During our visit to Agra to see the Taj Mahal, we were riding on a rickshaw, an auto pedicab, and heading back to our hotel. Some rickshaws have four seats. Two that are facing the driver and two that are facing what I like to call the wake, even though there are no water waves, just people.
I spotted a man washing himself in a large puddle and fixing his dhoti, a long sarong. Nothing abnormal about that in India. I was daydreaming and watching him. And, no, I’m not a pervert. It was completely PG at that point. Besides, he was so filthy I couldn’t even see his face to figure out if he was hot or not.
We were waiting on perpendicular traffic and I just happened to be staring at him at the moment when he turned to face the rickshaw. That’s when I saw something that looked like an amputated, third leg. Huh? Had his mother bathed in acid rain and somehow delivered a mutated human being? (Yes, that was my first thought, believe it or not.)
I tried to get a closer look. Rickshaws and most other forms of transportation didn’t have seat belts back then. I was basically hanging off the edge, just to get a closer glimpse of this guy’s third leg. That’s when I realized it wasn’t a third leg, but an enormous penis! Oh my god! Did this guy have elephantiasis of the penis? Or, once again, did his mother bathe in acid rain and give birth to this mutated magnum? Why was he even wearing a sarong? The penis was hanging about six inches out of it anyway. What was the point?
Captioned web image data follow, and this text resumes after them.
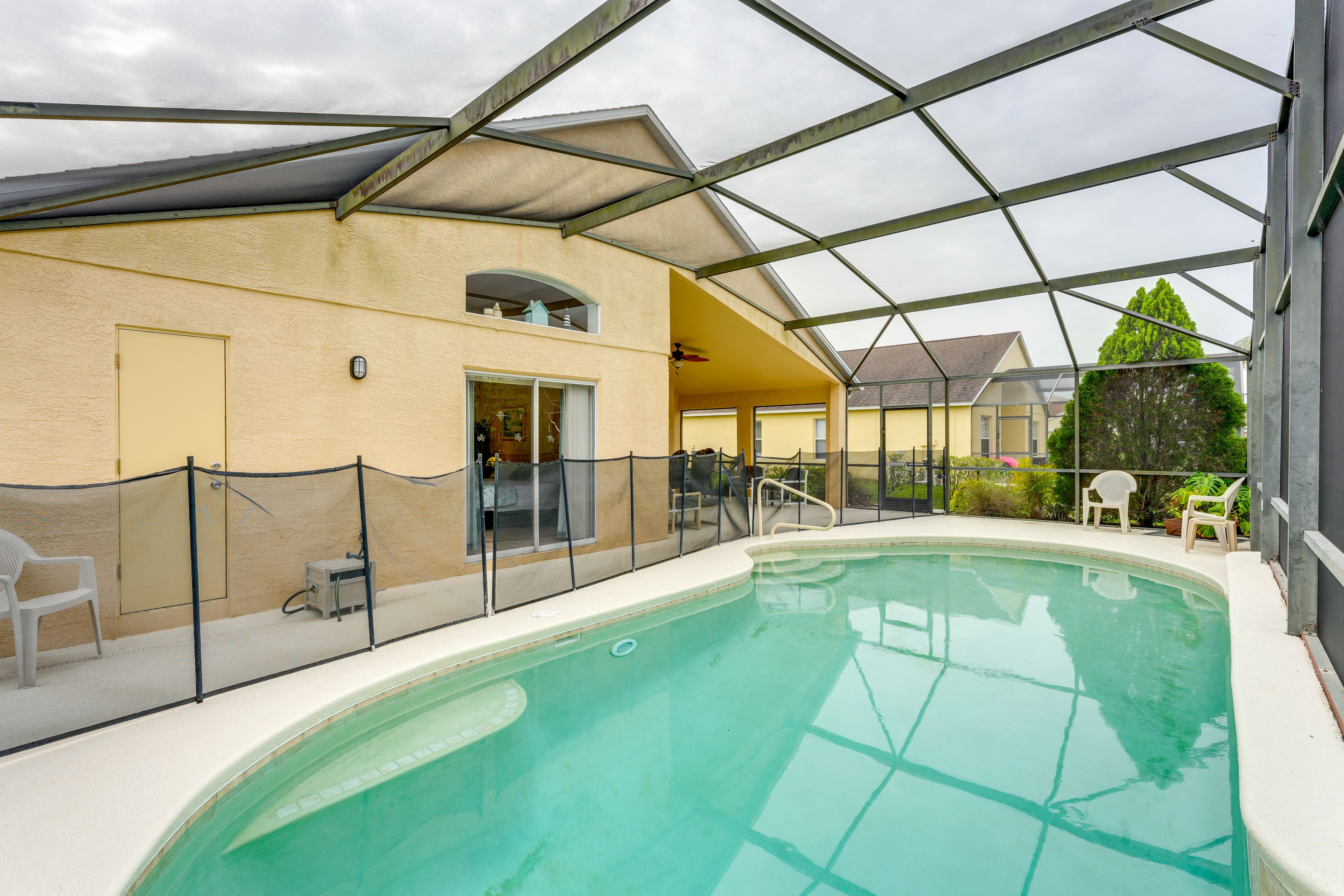 Heated Pool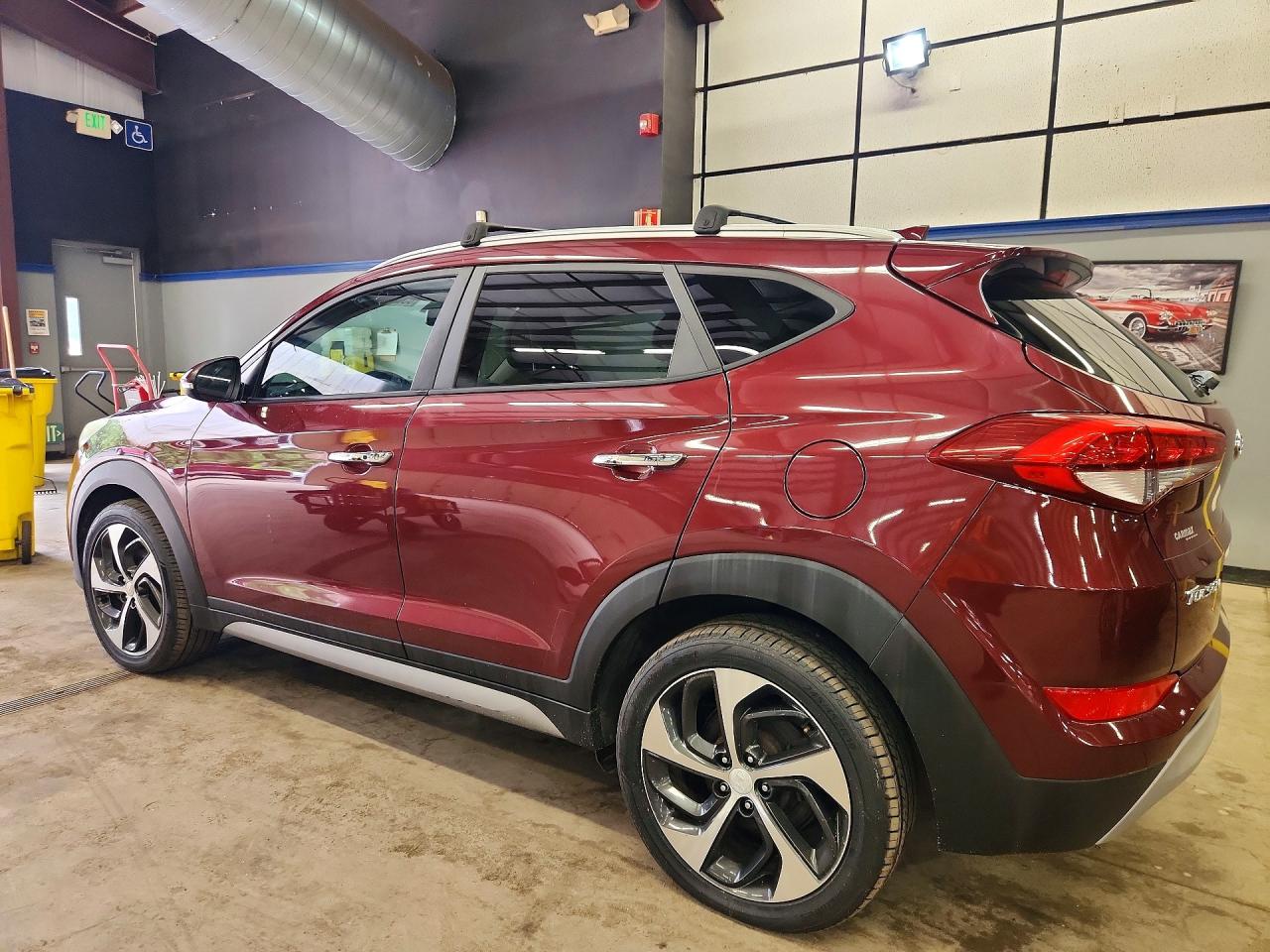 2017 HYUNDAI TUCSON LIMITED — снимка 2
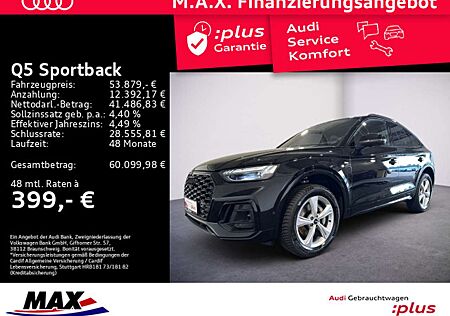 Audi Q5 50 TDI QUATT S LINE MATRIX+AHK+PANO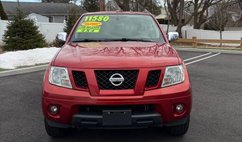 2012 Nissan Frontier PRO-4X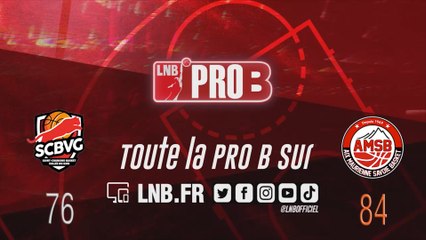 PRO B : Saint-Chamond vs Aix-Maurienne (J13)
I pointed it out to my sister and she had the same shocked look on her face. I could see she had her own questions flashing through her mind. And, that’s when we started bursting out into laughter. We were laughing so hard that we almost fell off the rickshaw, when it started to move again.
I couldn’t even catch my breath and I was starting to get a stomach cramp from the lack of oxygen, when my father slapped me on the arm. I turned to look at him. He didn’t utter a word, but I could see the veins in his forehead enlarge from anger. It was the unspoken, “Shut up! Now!”
I stopped laughing right on the spot and turned back around, but he couldn’t see me smile, so that was safe to do. I giggled for a few days after that. Yes, it was at this man’s expense, but I was 17, and it was really funny.